I dearly remember setting up NetBSD on various sparc stations and ultra sparcs (a II, and an Ultra 60) and running them alongside a set of various other RISCs and CISCs of late 90s. Based on the paper 'attack of the lemmings' (IIRC) by matthias something (IIRC), I wanted to create a 'how to portably code C' course that would run with just the basic netbsd tools - compiler, editor, test system, make, ... - write once, commit, have the whole weird-ass machine park response to the unit test for a given exercise. Sadly never made it happen fully.
Still - NetBSD! fun times, great documentation and such a knowledgeable crowd! Enjoy the voyage!

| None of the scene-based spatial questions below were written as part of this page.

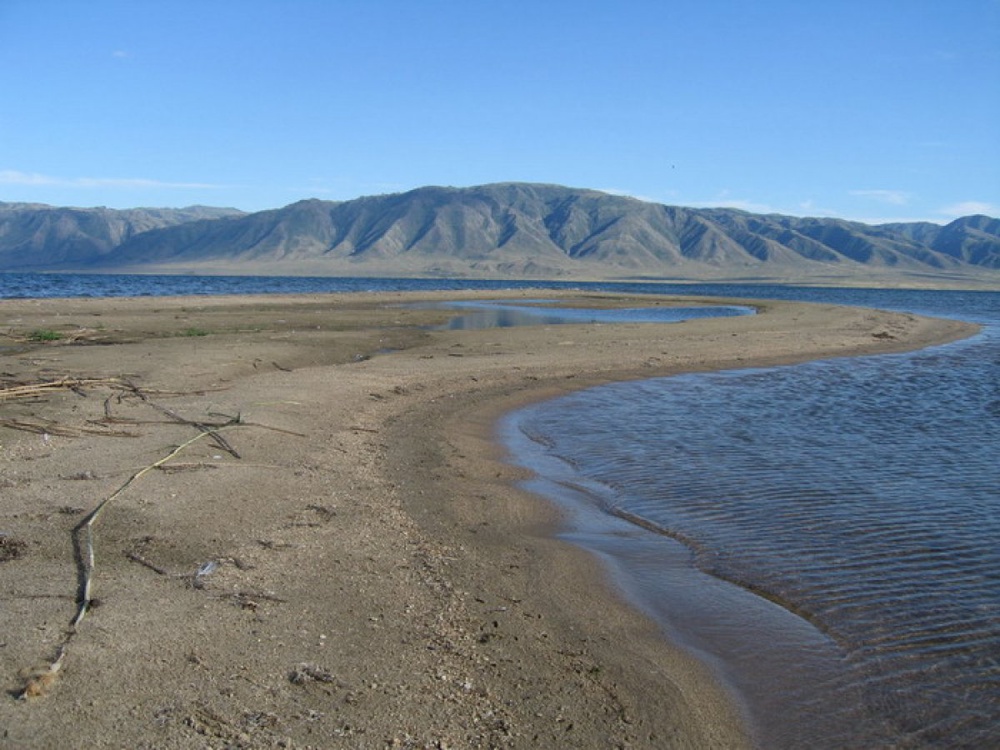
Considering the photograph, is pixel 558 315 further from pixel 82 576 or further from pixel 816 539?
pixel 82 576

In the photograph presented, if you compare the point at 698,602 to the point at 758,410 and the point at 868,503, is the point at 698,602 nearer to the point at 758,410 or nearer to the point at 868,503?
the point at 868,503

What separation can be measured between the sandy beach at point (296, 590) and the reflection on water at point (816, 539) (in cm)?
66

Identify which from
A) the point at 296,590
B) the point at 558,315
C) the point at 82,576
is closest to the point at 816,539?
the point at 296,590

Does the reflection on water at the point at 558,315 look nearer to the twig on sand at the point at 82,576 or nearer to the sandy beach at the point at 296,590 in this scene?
the sandy beach at the point at 296,590

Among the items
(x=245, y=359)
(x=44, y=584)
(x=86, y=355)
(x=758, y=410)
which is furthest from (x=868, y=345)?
(x=44, y=584)

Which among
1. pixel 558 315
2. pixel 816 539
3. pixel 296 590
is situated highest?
pixel 296 590

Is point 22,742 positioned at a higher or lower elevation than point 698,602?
higher

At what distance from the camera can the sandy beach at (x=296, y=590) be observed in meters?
5.16

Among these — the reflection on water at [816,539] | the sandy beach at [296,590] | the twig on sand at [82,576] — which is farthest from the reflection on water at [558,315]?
the twig on sand at [82,576]

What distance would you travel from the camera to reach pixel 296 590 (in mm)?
7043

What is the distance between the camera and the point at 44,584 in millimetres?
6602

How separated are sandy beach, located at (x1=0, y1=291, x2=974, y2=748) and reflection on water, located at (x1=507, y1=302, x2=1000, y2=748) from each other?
0.66 metres

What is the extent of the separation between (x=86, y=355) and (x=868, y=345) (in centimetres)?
3002

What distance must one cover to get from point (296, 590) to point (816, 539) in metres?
6.06
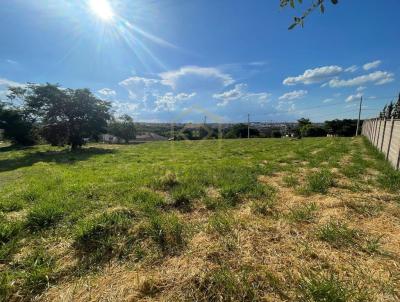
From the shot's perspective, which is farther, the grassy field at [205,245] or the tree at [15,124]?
the tree at [15,124]

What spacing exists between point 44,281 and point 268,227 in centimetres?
253

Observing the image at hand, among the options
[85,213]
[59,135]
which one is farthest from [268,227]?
[59,135]

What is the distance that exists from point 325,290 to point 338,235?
42.5 inches

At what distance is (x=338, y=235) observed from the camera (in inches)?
101

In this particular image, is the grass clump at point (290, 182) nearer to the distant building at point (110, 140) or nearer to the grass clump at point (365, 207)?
the grass clump at point (365, 207)

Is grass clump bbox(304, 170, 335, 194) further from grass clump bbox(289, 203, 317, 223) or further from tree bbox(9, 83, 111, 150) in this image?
tree bbox(9, 83, 111, 150)

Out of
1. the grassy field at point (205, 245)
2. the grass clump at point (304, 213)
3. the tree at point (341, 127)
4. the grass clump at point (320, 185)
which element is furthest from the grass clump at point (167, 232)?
the tree at point (341, 127)

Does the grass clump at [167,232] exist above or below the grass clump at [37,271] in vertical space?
above

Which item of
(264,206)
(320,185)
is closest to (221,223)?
(264,206)

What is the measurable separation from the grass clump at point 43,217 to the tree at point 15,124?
2194 centimetres

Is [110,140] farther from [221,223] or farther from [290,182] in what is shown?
[221,223]

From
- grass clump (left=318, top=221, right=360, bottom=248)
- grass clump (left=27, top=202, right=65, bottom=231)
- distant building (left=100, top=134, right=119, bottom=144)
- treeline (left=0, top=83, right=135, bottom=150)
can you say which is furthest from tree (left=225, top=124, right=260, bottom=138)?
grass clump (left=318, top=221, right=360, bottom=248)

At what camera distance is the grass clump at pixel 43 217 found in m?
3.09

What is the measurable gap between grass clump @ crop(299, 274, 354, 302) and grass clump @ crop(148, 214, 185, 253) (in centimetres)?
132
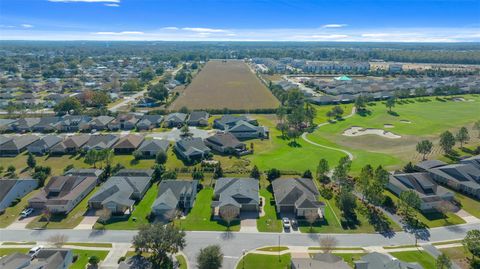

I am assuming that the major reason that you wanted to do this is that SPARC is big-endian. It works in the native order of TCP/IP, and the hton/ntoh macros are null at the socket level in C.
NetBSD can run Raspberry Pis big-endian. This is a much easier platform to obtain and configure than SPARC.
The targets appear to be earmv7hfeb and aarch64eb.
yeah, machines of different endianness, and, ideally, different alignment requirements. Always wanted to get an alpha, as well. Had hpux / hp300 ?, sparc, sparc64, 386, x86_64, maybe another arch. This was in 2005'ish, mind you. Idea was to write code that would portably work on linux and netbsd on at least said architectures, ideally more.
I has having lunch with some hardware designers from SGI and Sun, and the SGI people mentioned jokingly that the MIPS could be both big-endian and little-endian, which they called SPIM. Then they pointed out much to the embarrassment of the Sun people (including me at the time) that the little-endian version of the SPARC would be called CRAPS.